Dalam 1 minggu terakhir Indeks Harga Saham Gabungan Kembali melanjutkan penurunannya hingga di tutup di level 5862,35 . Sebagai bagian dari pasar global, maka untuk melihat bagaimana IHSG kedepannya, kita perlu memperhatikan kondisi pasar global pula. Melihat pasar global yang terus naik sejak tahun lalu, ada kekhawatiran bahwa kenaikan ini sudah terbatas. Apa saja yang menandakan hal tersebut akan dibahas di newsletter kali ini.
Kekhawatiran Kenaikan Pasar Global
Pasar global di Amerika yang terus menanjak sejak tahun lalu membuat para investor bahagia, namun kenaikan yang terlalu tinggi bisa menjadi resiko besar juga. Berdasarkan Bloomberg, saat ini kenaikan pasar menyentuh titik yang sudah lebih tinggi dari dot-com bubble di tahun 2000.
Salah satu hal yang menyebabkan kenaikan begitu tinggi tidak lain adalah pelonggaran moneter dari bank sentral. Pelonggaran ini membuat likuiditas di pasar naik sehingga menaikan harga aset – aset seperti saham.
Kenaikan yang berlebihan ini perlu diwaspadai apabila ekspektasi pasar tidak sesuai kenyataan. Keuntungan perusahaan yang lebih rendah, atau perkembangan vaksin yang melambat, berpotensi membuat investor menarik dananya dari pasar.
Bank Sentral Tiongkok Menarik Likuiditas
Bukan hanya terjadi di Amerika saja, kenaikan pasar yang tinggi juga ada di Tiongkok, mengingat negara tersebut pulih lebih awal dari pandemi Covid-19. Hal ini membuat Bank sentral Cina menarik likuiditas sebesar 12 Miliar Dollar untuk mencegah kenaikan harga aset yang berlebihan.

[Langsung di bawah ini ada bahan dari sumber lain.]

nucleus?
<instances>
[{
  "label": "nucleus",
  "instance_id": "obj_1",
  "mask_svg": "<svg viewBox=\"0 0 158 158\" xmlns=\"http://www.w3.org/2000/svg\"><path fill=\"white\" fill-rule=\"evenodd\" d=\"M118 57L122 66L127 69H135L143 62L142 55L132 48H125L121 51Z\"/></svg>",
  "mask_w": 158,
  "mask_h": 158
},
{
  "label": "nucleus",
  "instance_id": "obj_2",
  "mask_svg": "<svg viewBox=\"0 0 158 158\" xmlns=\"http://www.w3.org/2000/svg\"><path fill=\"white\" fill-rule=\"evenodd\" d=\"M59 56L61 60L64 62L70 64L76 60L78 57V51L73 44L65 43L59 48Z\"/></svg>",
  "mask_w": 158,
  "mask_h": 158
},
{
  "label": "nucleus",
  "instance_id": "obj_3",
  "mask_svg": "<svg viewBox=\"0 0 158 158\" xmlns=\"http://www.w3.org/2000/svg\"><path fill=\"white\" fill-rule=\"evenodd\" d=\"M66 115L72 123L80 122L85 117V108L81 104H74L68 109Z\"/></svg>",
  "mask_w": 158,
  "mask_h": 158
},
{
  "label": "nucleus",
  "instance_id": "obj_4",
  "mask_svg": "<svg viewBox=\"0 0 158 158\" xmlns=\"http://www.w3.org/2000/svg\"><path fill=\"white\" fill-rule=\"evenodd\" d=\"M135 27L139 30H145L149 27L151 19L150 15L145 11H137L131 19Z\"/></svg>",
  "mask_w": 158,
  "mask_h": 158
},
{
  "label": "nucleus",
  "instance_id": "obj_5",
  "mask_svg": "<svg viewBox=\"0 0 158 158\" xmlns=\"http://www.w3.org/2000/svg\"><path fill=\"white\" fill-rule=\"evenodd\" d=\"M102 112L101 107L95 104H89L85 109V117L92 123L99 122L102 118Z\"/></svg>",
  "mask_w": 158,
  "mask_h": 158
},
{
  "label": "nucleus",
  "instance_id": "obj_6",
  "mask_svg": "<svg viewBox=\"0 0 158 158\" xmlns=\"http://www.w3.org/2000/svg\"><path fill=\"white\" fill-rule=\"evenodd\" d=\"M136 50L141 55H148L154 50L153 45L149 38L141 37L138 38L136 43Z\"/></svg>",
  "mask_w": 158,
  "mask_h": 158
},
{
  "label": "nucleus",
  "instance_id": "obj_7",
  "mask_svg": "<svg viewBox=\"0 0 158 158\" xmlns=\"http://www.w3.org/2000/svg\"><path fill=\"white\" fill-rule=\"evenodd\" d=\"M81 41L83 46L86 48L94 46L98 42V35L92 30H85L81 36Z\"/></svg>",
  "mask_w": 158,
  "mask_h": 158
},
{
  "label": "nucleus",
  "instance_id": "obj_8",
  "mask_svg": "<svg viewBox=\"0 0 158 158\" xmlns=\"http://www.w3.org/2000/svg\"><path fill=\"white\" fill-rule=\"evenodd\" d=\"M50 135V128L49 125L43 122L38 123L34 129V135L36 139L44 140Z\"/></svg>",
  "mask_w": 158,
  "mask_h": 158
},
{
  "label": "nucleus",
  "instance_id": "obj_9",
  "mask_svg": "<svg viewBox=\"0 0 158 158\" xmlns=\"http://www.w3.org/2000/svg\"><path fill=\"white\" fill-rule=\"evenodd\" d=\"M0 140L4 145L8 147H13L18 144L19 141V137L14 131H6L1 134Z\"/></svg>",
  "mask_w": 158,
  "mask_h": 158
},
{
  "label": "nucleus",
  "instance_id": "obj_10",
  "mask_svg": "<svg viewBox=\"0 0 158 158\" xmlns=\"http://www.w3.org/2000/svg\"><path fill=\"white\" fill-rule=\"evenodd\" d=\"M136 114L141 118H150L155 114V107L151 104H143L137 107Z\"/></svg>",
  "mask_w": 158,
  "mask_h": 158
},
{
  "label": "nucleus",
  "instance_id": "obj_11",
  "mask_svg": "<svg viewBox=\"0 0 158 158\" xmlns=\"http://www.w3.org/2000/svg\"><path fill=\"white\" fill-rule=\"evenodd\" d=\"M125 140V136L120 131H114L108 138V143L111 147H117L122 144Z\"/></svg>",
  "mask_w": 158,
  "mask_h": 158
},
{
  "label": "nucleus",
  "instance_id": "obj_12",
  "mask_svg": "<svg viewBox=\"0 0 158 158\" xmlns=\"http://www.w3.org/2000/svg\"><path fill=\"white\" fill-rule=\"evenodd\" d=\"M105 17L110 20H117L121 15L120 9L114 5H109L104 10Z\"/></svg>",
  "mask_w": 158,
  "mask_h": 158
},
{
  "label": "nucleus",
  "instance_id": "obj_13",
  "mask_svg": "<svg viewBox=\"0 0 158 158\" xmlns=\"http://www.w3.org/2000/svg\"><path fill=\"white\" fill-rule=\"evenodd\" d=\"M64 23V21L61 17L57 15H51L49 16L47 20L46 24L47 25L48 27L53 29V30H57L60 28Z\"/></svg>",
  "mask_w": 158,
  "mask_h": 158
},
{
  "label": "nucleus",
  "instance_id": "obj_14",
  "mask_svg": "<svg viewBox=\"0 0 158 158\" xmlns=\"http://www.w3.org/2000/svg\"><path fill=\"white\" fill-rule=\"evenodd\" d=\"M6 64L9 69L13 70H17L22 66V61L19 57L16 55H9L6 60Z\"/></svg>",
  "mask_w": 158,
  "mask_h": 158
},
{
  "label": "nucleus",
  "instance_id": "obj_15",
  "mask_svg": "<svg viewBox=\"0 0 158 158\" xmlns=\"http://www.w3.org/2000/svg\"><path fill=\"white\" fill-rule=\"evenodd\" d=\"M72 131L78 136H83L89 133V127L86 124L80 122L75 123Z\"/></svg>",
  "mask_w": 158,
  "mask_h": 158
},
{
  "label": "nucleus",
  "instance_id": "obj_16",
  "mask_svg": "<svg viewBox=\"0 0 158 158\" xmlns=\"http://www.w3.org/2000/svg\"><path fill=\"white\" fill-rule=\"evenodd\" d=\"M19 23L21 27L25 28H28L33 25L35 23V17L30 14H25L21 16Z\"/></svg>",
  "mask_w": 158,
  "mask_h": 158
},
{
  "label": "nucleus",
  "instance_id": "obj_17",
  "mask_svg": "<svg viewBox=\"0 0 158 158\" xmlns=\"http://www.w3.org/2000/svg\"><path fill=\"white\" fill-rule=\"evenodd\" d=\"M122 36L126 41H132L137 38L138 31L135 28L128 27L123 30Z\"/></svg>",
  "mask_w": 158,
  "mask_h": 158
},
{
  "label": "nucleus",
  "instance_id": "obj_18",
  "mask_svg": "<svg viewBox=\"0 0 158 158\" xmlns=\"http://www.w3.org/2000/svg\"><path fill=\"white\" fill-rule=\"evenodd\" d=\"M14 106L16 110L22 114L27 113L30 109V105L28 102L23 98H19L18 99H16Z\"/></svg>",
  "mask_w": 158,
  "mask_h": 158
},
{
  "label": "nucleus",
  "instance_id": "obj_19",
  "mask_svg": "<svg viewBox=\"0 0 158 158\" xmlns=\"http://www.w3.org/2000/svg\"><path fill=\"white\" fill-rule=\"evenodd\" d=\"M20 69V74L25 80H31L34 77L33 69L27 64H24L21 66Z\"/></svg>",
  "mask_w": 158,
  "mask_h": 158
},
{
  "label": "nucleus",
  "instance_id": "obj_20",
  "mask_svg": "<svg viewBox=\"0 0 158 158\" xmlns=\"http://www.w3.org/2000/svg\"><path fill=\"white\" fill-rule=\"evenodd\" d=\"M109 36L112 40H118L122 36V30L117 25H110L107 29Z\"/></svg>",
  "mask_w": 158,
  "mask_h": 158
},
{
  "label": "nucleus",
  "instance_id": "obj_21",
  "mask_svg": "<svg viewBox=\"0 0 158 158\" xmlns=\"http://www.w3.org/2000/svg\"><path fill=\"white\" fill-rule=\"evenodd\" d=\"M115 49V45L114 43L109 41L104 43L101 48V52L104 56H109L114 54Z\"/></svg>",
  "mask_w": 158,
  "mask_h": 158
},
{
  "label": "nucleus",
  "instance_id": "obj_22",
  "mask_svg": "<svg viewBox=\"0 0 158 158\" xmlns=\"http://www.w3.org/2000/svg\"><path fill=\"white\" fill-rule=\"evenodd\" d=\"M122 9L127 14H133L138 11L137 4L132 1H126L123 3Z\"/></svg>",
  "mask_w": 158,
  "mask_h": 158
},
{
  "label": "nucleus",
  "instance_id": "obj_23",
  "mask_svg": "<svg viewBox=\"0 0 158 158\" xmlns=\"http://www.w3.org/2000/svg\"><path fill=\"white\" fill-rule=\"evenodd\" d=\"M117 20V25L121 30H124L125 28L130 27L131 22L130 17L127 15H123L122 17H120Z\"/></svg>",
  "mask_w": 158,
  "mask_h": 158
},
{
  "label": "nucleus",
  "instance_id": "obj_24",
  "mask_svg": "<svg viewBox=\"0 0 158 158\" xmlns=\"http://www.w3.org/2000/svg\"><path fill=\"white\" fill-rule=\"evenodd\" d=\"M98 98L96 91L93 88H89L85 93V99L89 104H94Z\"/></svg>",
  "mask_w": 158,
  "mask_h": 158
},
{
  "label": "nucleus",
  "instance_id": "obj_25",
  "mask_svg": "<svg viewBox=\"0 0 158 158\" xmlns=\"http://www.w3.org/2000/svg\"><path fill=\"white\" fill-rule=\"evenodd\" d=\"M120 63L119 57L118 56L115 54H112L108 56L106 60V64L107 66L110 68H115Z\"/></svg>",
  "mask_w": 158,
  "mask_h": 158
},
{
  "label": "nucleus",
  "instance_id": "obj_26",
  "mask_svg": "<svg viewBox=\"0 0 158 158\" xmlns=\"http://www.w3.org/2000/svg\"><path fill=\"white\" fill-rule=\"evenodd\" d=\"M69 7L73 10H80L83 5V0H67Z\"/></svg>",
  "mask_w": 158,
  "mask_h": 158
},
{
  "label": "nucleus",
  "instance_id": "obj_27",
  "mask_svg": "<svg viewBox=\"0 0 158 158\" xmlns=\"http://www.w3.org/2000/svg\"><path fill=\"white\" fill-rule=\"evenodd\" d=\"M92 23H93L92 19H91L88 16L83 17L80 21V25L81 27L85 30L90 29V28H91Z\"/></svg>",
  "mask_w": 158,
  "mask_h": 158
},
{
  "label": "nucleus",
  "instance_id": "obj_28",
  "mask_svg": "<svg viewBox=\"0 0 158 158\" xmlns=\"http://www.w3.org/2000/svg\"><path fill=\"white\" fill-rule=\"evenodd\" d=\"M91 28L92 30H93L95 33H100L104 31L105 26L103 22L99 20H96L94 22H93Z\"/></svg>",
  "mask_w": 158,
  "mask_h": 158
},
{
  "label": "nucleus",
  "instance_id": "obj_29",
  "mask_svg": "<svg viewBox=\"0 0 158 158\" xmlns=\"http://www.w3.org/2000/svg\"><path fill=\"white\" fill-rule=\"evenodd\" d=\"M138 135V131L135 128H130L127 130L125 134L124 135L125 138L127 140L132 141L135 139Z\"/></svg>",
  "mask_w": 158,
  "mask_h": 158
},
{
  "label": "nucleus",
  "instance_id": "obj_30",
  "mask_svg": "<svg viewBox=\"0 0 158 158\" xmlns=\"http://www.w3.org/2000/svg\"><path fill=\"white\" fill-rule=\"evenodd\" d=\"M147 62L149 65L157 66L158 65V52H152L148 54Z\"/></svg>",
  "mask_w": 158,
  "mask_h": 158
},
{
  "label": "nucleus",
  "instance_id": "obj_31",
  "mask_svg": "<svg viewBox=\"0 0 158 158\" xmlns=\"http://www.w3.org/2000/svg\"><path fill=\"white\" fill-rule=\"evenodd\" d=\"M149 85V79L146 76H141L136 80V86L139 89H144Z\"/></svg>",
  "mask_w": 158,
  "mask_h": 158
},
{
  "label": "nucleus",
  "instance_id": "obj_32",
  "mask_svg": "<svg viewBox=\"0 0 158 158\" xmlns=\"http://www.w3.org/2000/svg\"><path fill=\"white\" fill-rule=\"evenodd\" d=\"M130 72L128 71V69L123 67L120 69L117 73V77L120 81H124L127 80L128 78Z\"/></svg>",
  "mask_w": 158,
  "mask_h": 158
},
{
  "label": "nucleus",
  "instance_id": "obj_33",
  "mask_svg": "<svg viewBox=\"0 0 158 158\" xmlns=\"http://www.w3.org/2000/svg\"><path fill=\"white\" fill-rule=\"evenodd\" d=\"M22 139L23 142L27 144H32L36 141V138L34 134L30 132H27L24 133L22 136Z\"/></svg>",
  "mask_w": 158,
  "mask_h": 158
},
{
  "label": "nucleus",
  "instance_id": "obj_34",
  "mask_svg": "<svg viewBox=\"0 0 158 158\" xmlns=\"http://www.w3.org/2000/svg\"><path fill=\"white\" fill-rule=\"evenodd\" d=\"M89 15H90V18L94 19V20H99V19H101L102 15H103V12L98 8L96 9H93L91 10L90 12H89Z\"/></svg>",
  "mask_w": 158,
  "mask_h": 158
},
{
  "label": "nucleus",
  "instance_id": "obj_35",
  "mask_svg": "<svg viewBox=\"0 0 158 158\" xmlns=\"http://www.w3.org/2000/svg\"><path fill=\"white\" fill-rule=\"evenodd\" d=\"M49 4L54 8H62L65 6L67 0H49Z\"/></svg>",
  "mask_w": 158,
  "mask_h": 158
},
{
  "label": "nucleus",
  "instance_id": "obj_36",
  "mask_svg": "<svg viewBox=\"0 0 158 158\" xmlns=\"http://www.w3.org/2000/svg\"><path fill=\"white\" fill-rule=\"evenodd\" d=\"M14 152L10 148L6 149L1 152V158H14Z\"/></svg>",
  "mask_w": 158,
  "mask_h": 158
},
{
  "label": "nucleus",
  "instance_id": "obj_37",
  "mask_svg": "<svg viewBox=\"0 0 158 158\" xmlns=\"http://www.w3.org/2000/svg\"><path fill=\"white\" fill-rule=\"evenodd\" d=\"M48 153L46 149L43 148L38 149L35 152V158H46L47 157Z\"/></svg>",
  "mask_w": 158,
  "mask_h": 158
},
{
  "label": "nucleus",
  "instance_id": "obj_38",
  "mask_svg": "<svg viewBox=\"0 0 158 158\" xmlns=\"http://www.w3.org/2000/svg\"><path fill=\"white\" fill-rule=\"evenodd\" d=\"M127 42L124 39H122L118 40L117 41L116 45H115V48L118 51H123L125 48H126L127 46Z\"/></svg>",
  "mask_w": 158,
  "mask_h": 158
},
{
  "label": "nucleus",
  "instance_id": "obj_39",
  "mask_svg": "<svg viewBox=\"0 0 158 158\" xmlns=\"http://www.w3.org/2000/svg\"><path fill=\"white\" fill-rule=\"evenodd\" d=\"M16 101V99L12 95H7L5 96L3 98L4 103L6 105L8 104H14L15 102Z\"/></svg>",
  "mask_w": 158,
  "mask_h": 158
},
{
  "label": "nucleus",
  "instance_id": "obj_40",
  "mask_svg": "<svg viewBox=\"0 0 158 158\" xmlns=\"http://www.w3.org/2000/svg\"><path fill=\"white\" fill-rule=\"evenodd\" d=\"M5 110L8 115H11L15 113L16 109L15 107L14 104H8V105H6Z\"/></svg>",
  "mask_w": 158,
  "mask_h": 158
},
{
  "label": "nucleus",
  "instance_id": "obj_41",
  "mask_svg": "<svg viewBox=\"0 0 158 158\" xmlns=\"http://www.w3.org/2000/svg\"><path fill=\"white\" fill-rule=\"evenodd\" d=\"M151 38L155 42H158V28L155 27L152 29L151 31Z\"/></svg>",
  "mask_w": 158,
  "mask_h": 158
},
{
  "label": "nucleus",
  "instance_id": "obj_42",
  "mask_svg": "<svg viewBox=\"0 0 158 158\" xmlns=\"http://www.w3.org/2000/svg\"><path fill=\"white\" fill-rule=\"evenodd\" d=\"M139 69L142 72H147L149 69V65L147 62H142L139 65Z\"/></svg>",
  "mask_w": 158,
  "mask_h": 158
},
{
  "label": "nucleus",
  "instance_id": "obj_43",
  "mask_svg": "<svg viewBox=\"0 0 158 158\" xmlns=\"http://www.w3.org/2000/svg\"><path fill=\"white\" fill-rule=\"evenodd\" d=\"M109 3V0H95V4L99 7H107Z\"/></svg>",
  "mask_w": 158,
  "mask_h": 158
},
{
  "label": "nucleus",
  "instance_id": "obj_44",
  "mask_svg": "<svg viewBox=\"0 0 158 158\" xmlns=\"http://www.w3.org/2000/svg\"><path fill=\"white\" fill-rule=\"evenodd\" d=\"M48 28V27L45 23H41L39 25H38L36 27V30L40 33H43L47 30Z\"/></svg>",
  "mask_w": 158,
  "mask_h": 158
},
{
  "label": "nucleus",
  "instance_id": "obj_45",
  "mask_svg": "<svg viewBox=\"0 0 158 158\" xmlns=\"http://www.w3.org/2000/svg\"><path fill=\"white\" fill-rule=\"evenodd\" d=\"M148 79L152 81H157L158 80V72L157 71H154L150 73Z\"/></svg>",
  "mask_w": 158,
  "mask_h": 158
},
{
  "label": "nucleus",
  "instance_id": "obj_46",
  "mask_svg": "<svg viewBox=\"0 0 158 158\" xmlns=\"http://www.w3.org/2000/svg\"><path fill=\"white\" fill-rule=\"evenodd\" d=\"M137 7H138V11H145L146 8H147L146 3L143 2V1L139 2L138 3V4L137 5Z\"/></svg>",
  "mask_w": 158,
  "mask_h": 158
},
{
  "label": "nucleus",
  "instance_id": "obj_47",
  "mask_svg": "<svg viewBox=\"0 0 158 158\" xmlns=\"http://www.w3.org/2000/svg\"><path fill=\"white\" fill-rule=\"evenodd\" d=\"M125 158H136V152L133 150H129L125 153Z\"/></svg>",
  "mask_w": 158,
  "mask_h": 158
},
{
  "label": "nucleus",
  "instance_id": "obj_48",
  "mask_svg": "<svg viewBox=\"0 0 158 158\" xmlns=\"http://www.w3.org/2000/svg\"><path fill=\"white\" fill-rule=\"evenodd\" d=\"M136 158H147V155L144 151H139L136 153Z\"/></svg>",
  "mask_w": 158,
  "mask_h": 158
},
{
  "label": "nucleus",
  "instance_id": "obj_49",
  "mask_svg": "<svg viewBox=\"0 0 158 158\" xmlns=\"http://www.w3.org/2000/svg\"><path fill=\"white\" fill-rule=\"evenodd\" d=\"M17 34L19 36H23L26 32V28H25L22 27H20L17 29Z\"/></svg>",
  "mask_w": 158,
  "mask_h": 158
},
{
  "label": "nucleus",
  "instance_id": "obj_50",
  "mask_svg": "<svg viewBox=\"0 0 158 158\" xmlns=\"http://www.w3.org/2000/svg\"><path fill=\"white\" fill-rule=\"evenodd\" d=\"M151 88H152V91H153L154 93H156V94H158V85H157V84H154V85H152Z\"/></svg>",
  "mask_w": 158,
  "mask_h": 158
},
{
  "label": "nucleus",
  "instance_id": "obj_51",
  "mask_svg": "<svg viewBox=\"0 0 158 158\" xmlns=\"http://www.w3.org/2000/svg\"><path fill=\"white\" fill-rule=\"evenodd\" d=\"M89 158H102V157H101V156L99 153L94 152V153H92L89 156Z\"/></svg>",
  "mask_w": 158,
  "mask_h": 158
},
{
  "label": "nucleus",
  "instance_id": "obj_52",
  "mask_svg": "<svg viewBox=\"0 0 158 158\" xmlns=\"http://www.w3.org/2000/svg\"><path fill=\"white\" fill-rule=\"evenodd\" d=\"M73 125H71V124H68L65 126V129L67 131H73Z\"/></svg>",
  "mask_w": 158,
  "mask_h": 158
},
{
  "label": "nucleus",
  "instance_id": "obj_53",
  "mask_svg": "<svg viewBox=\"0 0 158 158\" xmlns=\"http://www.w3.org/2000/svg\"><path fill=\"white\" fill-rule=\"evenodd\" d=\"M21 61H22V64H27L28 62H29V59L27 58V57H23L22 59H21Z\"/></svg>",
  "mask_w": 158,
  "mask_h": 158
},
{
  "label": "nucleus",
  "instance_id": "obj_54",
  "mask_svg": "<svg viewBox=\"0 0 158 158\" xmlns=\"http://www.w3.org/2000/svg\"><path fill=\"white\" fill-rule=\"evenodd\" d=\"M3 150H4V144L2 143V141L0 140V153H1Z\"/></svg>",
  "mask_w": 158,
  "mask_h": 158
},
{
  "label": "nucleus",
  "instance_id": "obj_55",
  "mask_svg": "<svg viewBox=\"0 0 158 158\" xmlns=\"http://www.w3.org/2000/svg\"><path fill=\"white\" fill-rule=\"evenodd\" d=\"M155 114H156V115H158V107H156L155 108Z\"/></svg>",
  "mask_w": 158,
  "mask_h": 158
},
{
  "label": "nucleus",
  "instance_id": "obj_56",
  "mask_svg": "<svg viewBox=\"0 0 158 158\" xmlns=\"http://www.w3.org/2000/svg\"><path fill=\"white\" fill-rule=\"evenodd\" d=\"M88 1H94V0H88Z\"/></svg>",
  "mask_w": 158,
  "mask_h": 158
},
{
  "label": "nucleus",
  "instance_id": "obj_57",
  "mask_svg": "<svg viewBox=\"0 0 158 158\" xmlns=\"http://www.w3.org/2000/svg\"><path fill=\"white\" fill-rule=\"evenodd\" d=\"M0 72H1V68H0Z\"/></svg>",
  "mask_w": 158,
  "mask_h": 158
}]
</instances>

Sebagai gambaran, data menunjukan bahwa Investor di negeri tiongkok sudah membeli saham di Bursa Hong Kong hingga 259 miliar dollar hongkong atau mencapai 40% dari total pembelian tahun lalu. Ini menunjukan antusiasme yang sangat tinggi.
Meski ekonomi Tiongkok mulai pulih, namun eksportir di negara itu masih mengalami kesulitan dari adanya penguatan mata uang Yuan yang membuat harga jual barang lebih mahal hingga ongkos pengiriman yang meningkat. Ekspor yang sulit juga berpotensi menekan ekonomi negara tersebut.
Bencana Alam Menambah Beban Pemulihan
Bukan hanya pandemi Covid-19 yang menjadi beban, namun saat ini bencana alam juga melanda beberapa wilayah Indonesia. Akibatnya, pemerintah Indonesia harus menanggung beban anggaran yang lebih besar ditengah rencana pemulihan ekonomi nasional.
Diperkirakan bahwa defisit anggaran Indonesia harus meningkat menjadi 6,09% di tahun 2021 dari 3% di tahun lalu. Ini sejalan dengan rencana pemerintah yang akan menaikan dana Pemulihan Ekonomi Nasional dari 403,9 triliun menjadi 553 triliun.
Defisit pemerintah yang terus membengkak ini berpotensi membuat investor asing menjadi ragu terhadap pasar Indonesia. Namun, apabila penanganan bencana dan Covid menunjukan hasil, maka ini bisa jadi sentimen positif.